Marie Nimier, Photo-photo

Gallimard 2010 16 euros 90 216 pages

ISBN 978-2-07-013047-4

« Tout pouvait être le point de départ d’une fiction », déclare la narratrice du dernier roman de Marie Nimier. « Tout », c’est ici une séance de photographies, pour Paris Match, orchestrée par le « Roi de la mode », Karl Lagerfeld, à laquelle se livra, en 2008, la « reine du silence », ainsi que la surnommait son père, Roger Nimier. Cette journée, qui trouve son apothéose dans les trois minutes d’intimité partagées avec le photographe, constitue pour la narratrice un double déclic. «Après cette séance photo, quelque chose aura changé », nous dit-elle, et comme quelque chose aura changé, il faudra l’écrire, écrire donc, comme on enclenche une pellicule dans ces appareils photographiques argentiques, aurait-on pu dire, s’ils existaient encore…
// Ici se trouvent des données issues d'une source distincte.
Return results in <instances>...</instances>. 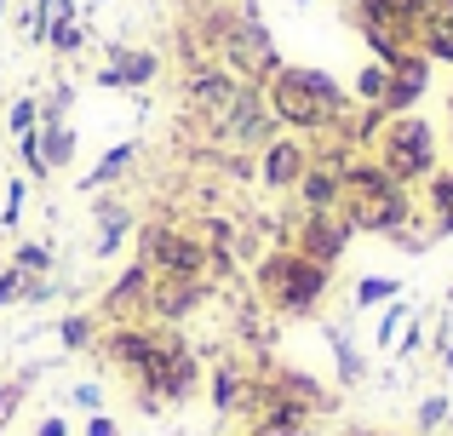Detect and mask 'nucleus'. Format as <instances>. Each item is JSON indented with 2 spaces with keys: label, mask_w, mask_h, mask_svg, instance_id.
I'll return each mask as SVG.
<instances>
[{
  "label": "nucleus",
  "mask_w": 453,
  "mask_h": 436,
  "mask_svg": "<svg viewBox=\"0 0 453 436\" xmlns=\"http://www.w3.org/2000/svg\"><path fill=\"white\" fill-rule=\"evenodd\" d=\"M12 299H23V270H18V264L0 276V304H12Z\"/></svg>",
  "instance_id": "cd10ccee"
},
{
  "label": "nucleus",
  "mask_w": 453,
  "mask_h": 436,
  "mask_svg": "<svg viewBox=\"0 0 453 436\" xmlns=\"http://www.w3.org/2000/svg\"><path fill=\"white\" fill-rule=\"evenodd\" d=\"M448 304H453V293H448Z\"/></svg>",
  "instance_id": "f704fd0d"
},
{
  "label": "nucleus",
  "mask_w": 453,
  "mask_h": 436,
  "mask_svg": "<svg viewBox=\"0 0 453 436\" xmlns=\"http://www.w3.org/2000/svg\"><path fill=\"white\" fill-rule=\"evenodd\" d=\"M379 167L390 172L396 184H413V179H431L436 167V138L419 115H390L379 126Z\"/></svg>",
  "instance_id": "20e7f679"
},
{
  "label": "nucleus",
  "mask_w": 453,
  "mask_h": 436,
  "mask_svg": "<svg viewBox=\"0 0 453 436\" xmlns=\"http://www.w3.org/2000/svg\"><path fill=\"white\" fill-rule=\"evenodd\" d=\"M64 345L69 350H87L92 345V316H69V322H64Z\"/></svg>",
  "instance_id": "393cba45"
},
{
  "label": "nucleus",
  "mask_w": 453,
  "mask_h": 436,
  "mask_svg": "<svg viewBox=\"0 0 453 436\" xmlns=\"http://www.w3.org/2000/svg\"><path fill=\"white\" fill-rule=\"evenodd\" d=\"M75 402L81 408H104V391H98V385H75Z\"/></svg>",
  "instance_id": "7c9ffc66"
},
{
  "label": "nucleus",
  "mask_w": 453,
  "mask_h": 436,
  "mask_svg": "<svg viewBox=\"0 0 453 436\" xmlns=\"http://www.w3.org/2000/svg\"><path fill=\"white\" fill-rule=\"evenodd\" d=\"M138 258L161 276H201L207 270V247L196 241L189 230H166V224H150L138 235Z\"/></svg>",
  "instance_id": "423d86ee"
},
{
  "label": "nucleus",
  "mask_w": 453,
  "mask_h": 436,
  "mask_svg": "<svg viewBox=\"0 0 453 436\" xmlns=\"http://www.w3.org/2000/svg\"><path fill=\"white\" fill-rule=\"evenodd\" d=\"M41 156H46V167H64L75 156V133L69 126H41Z\"/></svg>",
  "instance_id": "a211bd4d"
},
{
  "label": "nucleus",
  "mask_w": 453,
  "mask_h": 436,
  "mask_svg": "<svg viewBox=\"0 0 453 436\" xmlns=\"http://www.w3.org/2000/svg\"><path fill=\"white\" fill-rule=\"evenodd\" d=\"M310 414H316V408L293 402V396H281L276 385H270V391H258L253 436H310Z\"/></svg>",
  "instance_id": "6e6552de"
},
{
  "label": "nucleus",
  "mask_w": 453,
  "mask_h": 436,
  "mask_svg": "<svg viewBox=\"0 0 453 436\" xmlns=\"http://www.w3.org/2000/svg\"><path fill=\"white\" fill-rule=\"evenodd\" d=\"M18 213H23V184L12 179V184H6V230L18 224Z\"/></svg>",
  "instance_id": "c85d7f7f"
},
{
  "label": "nucleus",
  "mask_w": 453,
  "mask_h": 436,
  "mask_svg": "<svg viewBox=\"0 0 453 436\" xmlns=\"http://www.w3.org/2000/svg\"><path fill=\"white\" fill-rule=\"evenodd\" d=\"M425 87H431V57H425V52H402L396 64H390V92H385V103H379V110H385V115L413 110Z\"/></svg>",
  "instance_id": "9d476101"
},
{
  "label": "nucleus",
  "mask_w": 453,
  "mask_h": 436,
  "mask_svg": "<svg viewBox=\"0 0 453 436\" xmlns=\"http://www.w3.org/2000/svg\"><path fill=\"white\" fill-rule=\"evenodd\" d=\"M265 110L270 121L281 126H299V133H327V126H344V87L321 69H276L265 80Z\"/></svg>",
  "instance_id": "f257e3e1"
},
{
  "label": "nucleus",
  "mask_w": 453,
  "mask_h": 436,
  "mask_svg": "<svg viewBox=\"0 0 453 436\" xmlns=\"http://www.w3.org/2000/svg\"><path fill=\"white\" fill-rule=\"evenodd\" d=\"M201 299H207L201 276H155L150 281V316L155 322H184Z\"/></svg>",
  "instance_id": "1a4fd4ad"
},
{
  "label": "nucleus",
  "mask_w": 453,
  "mask_h": 436,
  "mask_svg": "<svg viewBox=\"0 0 453 436\" xmlns=\"http://www.w3.org/2000/svg\"><path fill=\"white\" fill-rule=\"evenodd\" d=\"M350 436H379V431H350Z\"/></svg>",
  "instance_id": "473e14b6"
},
{
  "label": "nucleus",
  "mask_w": 453,
  "mask_h": 436,
  "mask_svg": "<svg viewBox=\"0 0 453 436\" xmlns=\"http://www.w3.org/2000/svg\"><path fill=\"white\" fill-rule=\"evenodd\" d=\"M402 293V281H390V276H367V281H356V304H385V299H396Z\"/></svg>",
  "instance_id": "412c9836"
},
{
  "label": "nucleus",
  "mask_w": 453,
  "mask_h": 436,
  "mask_svg": "<svg viewBox=\"0 0 453 436\" xmlns=\"http://www.w3.org/2000/svg\"><path fill=\"white\" fill-rule=\"evenodd\" d=\"M18 149H23V167H29L35 179H46V172H52V167H46V156H41V133H23Z\"/></svg>",
  "instance_id": "5701e85b"
},
{
  "label": "nucleus",
  "mask_w": 453,
  "mask_h": 436,
  "mask_svg": "<svg viewBox=\"0 0 453 436\" xmlns=\"http://www.w3.org/2000/svg\"><path fill=\"white\" fill-rule=\"evenodd\" d=\"M402 322H408V304H402V299H396V304H390V310H385V316H379V333H373V339H379V345H396V333H402Z\"/></svg>",
  "instance_id": "4be33fe9"
},
{
  "label": "nucleus",
  "mask_w": 453,
  "mask_h": 436,
  "mask_svg": "<svg viewBox=\"0 0 453 436\" xmlns=\"http://www.w3.org/2000/svg\"><path fill=\"white\" fill-rule=\"evenodd\" d=\"M431 213H436V230L453 235V172H436L431 179Z\"/></svg>",
  "instance_id": "f3484780"
},
{
  "label": "nucleus",
  "mask_w": 453,
  "mask_h": 436,
  "mask_svg": "<svg viewBox=\"0 0 453 436\" xmlns=\"http://www.w3.org/2000/svg\"><path fill=\"white\" fill-rule=\"evenodd\" d=\"M448 425V396H431V402H419V431H436Z\"/></svg>",
  "instance_id": "a878e982"
},
{
  "label": "nucleus",
  "mask_w": 453,
  "mask_h": 436,
  "mask_svg": "<svg viewBox=\"0 0 453 436\" xmlns=\"http://www.w3.org/2000/svg\"><path fill=\"white\" fill-rule=\"evenodd\" d=\"M242 396H247V385H242V373H235V368H219V373H212V414H230Z\"/></svg>",
  "instance_id": "dca6fc26"
},
{
  "label": "nucleus",
  "mask_w": 453,
  "mask_h": 436,
  "mask_svg": "<svg viewBox=\"0 0 453 436\" xmlns=\"http://www.w3.org/2000/svg\"><path fill=\"white\" fill-rule=\"evenodd\" d=\"M419 52L453 64V0H436V6L425 11V23H419Z\"/></svg>",
  "instance_id": "ddd939ff"
},
{
  "label": "nucleus",
  "mask_w": 453,
  "mask_h": 436,
  "mask_svg": "<svg viewBox=\"0 0 453 436\" xmlns=\"http://www.w3.org/2000/svg\"><path fill=\"white\" fill-rule=\"evenodd\" d=\"M18 270L29 276V270H52V253L46 247H18Z\"/></svg>",
  "instance_id": "bb28decb"
},
{
  "label": "nucleus",
  "mask_w": 453,
  "mask_h": 436,
  "mask_svg": "<svg viewBox=\"0 0 453 436\" xmlns=\"http://www.w3.org/2000/svg\"><path fill=\"white\" fill-rule=\"evenodd\" d=\"M350 218L333 207V213H304V230H299V253L304 258H316V264H327L333 270V258L344 253V241H350Z\"/></svg>",
  "instance_id": "0eeeda50"
},
{
  "label": "nucleus",
  "mask_w": 453,
  "mask_h": 436,
  "mask_svg": "<svg viewBox=\"0 0 453 436\" xmlns=\"http://www.w3.org/2000/svg\"><path fill=\"white\" fill-rule=\"evenodd\" d=\"M87 436H121V431H115L110 414H92V419H87Z\"/></svg>",
  "instance_id": "c756f323"
},
{
  "label": "nucleus",
  "mask_w": 453,
  "mask_h": 436,
  "mask_svg": "<svg viewBox=\"0 0 453 436\" xmlns=\"http://www.w3.org/2000/svg\"><path fill=\"white\" fill-rule=\"evenodd\" d=\"M0 431H6V425H0Z\"/></svg>",
  "instance_id": "c9c22d12"
},
{
  "label": "nucleus",
  "mask_w": 453,
  "mask_h": 436,
  "mask_svg": "<svg viewBox=\"0 0 453 436\" xmlns=\"http://www.w3.org/2000/svg\"><path fill=\"white\" fill-rule=\"evenodd\" d=\"M339 213L350 218V230L402 235V224L413 218V202H408V184H396L379 161H350L344 190H339Z\"/></svg>",
  "instance_id": "f03ea898"
},
{
  "label": "nucleus",
  "mask_w": 453,
  "mask_h": 436,
  "mask_svg": "<svg viewBox=\"0 0 453 436\" xmlns=\"http://www.w3.org/2000/svg\"><path fill=\"white\" fill-rule=\"evenodd\" d=\"M150 281H155V276H150V264H144V258H138L133 270H121V281H115V287L104 293V316L127 327V316L150 310Z\"/></svg>",
  "instance_id": "f8f14e48"
},
{
  "label": "nucleus",
  "mask_w": 453,
  "mask_h": 436,
  "mask_svg": "<svg viewBox=\"0 0 453 436\" xmlns=\"http://www.w3.org/2000/svg\"><path fill=\"white\" fill-rule=\"evenodd\" d=\"M133 156H138V144H115V149H110V156H104V161H98V167H92V172H87V190H98V184H110V179H121V172H127V167H133Z\"/></svg>",
  "instance_id": "2eb2a0df"
},
{
  "label": "nucleus",
  "mask_w": 453,
  "mask_h": 436,
  "mask_svg": "<svg viewBox=\"0 0 453 436\" xmlns=\"http://www.w3.org/2000/svg\"><path fill=\"white\" fill-rule=\"evenodd\" d=\"M385 92H390V69L385 64H367L362 75H356V98H362V103H373V110H379Z\"/></svg>",
  "instance_id": "6ab92c4d"
},
{
  "label": "nucleus",
  "mask_w": 453,
  "mask_h": 436,
  "mask_svg": "<svg viewBox=\"0 0 453 436\" xmlns=\"http://www.w3.org/2000/svg\"><path fill=\"white\" fill-rule=\"evenodd\" d=\"M224 64H230L235 80H247V87H265L270 75H276V46H270L265 23L253 18V11H242V18L224 29Z\"/></svg>",
  "instance_id": "39448f33"
},
{
  "label": "nucleus",
  "mask_w": 453,
  "mask_h": 436,
  "mask_svg": "<svg viewBox=\"0 0 453 436\" xmlns=\"http://www.w3.org/2000/svg\"><path fill=\"white\" fill-rule=\"evenodd\" d=\"M35 121H41V103H29V98L12 103V121H6V126H12L18 138H23V133H35Z\"/></svg>",
  "instance_id": "b1692460"
},
{
  "label": "nucleus",
  "mask_w": 453,
  "mask_h": 436,
  "mask_svg": "<svg viewBox=\"0 0 453 436\" xmlns=\"http://www.w3.org/2000/svg\"><path fill=\"white\" fill-rule=\"evenodd\" d=\"M35 436H69V419L64 414H52V419H41V431Z\"/></svg>",
  "instance_id": "2f4dec72"
},
{
  "label": "nucleus",
  "mask_w": 453,
  "mask_h": 436,
  "mask_svg": "<svg viewBox=\"0 0 453 436\" xmlns=\"http://www.w3.org/2000/svg\"><path fill=\"white\" fill-rule=\"evenodd\" d=\"M448 368H453V345H448Z\"/></svg>",
  "instance_id": "72a5a7b5"
},
{
  "label": "nucleus",
  "mask_w": 453,
  "mask_h": 436,
  "mask_svg": "<svg viewBox=\"0 0 453 436\" xmlns=\"http://www.w3.org/2000/svg\"><path fill=\"white\" fill-rule=\"evenodd\" d=\"M304 167H310V156H304L299 138H270L265 161H258V179H265L270 190H293V184L304 179Z\"/></svg>",
  "instance_id": "9b49d317"
},
{
  "label": "nucleus",
  "mask_w": 453,
  "mask_h": 436,
  "mask_svg": "<svg viewBox=\"0 0 453 436\" xmlns=\"http://www.w3.org/2000/svg\"><path fill=\"white\" fill-rule=\"evenodd\" d=\"M321 293H327V264L304 258L299 247H281L258 264V299L281 316H310L321 304Z\"/></svg>",
  "instance_id": "7ed1b4c3"
},
{
  "label": "nucleus",
  "mask_w": 453,
  "mask_h": 436,
  "mask_svg": "<svg viewBox=\"0 0 453 436\" xmlns=\"http://www.w3.org/2000/svg\"><path fill=\"white\" fill-rule=\"evenodd\" d=\"M155 80V52H133V46H115V64L98 69V87H144Z\"/></svg>",
  "instance_id": "4468645a"
},
{
  "label": "nucleus",
  "mask_w": 453,
  "mask_h": 436,
  "mask_svg": "<svg viewBox=\"0 0 453 436\" xmlns=\"http://www.w3.org/2000/svg\"><path fill=\"white\" fill-rule=\"evenodd\" d=\"M327 345H333V356H339V379L356 385V379H362V356L350 350V339H344L339 327H327Z\"/></svg>",
  "instance_id": "aec40b11"
}]
</instances>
Qu’est-ce qui, lors de cette rencontre, a provoqué un tel bouleversement dans la vie de l’auteure ? Tout d’abord, par l’intermédiaire de cette photographie publiée dans Paris Match, où l’écrivaine apparaissait aux côtés de huit de ses confrères, la narratrice reçoit la lettre d’une vieille dame intéressée par ses…chaussures. De fil en aiguille, elle découvre en elle une admiratrice – avec qui elle sympathise – quasi fétichiste du « Kaiser ». Elle fait la connaissance, en lui rendant visite, de Nadir, le réceptionniste de l’hôtel dans lequel elle vit. « Je retrouvais le plaisir des conversations avec Nadir, son rire clair, son esprit joueur. Il avait toutes les qualités qui manquaient à Stephen, à eux deux ils auraient fait un amant parfait ». Stephen, c’est l’ancien compagnon qui commente les chapitres du livre que lui envoie la narratrice, commentaires qui se lisent comme un métatexte analysant l’écriture en train de se faire.

Aussi une phrase de Lagerfled, prononcée lors de la séance de photographies, selon laquelle elle aurait un sosie à Baden-Baden, amène l’auteure à entreprendre un voyage dans la ville thermale. Elle y recherche Frederika, c’est là son nom, comme on pourrait partir à la quête de soi-même, avec la peur de se rencontrer, de se révéler sur le négatif de la vie. Les destins se croisent ainsi, les amitiés, les histoires d’amour…

A ce récit – décousu et beau comme la vie – vient se greffer l’évocation du regretté Edouard Levé que Marie Nimier avait rencontré… Ces pages qui lui sont consacrées constituent des clichés prenant la forme de souvenirs, de rêves et qui sonnent comme autant d’hommages. Et puis il y a du blanc, comme l’avait noté l’auteur de Suicide dans sa dédicace à Stephen : « Tous les livres s’achèvent de la même façon, toutes les vies de la même façon. Par du blanc ».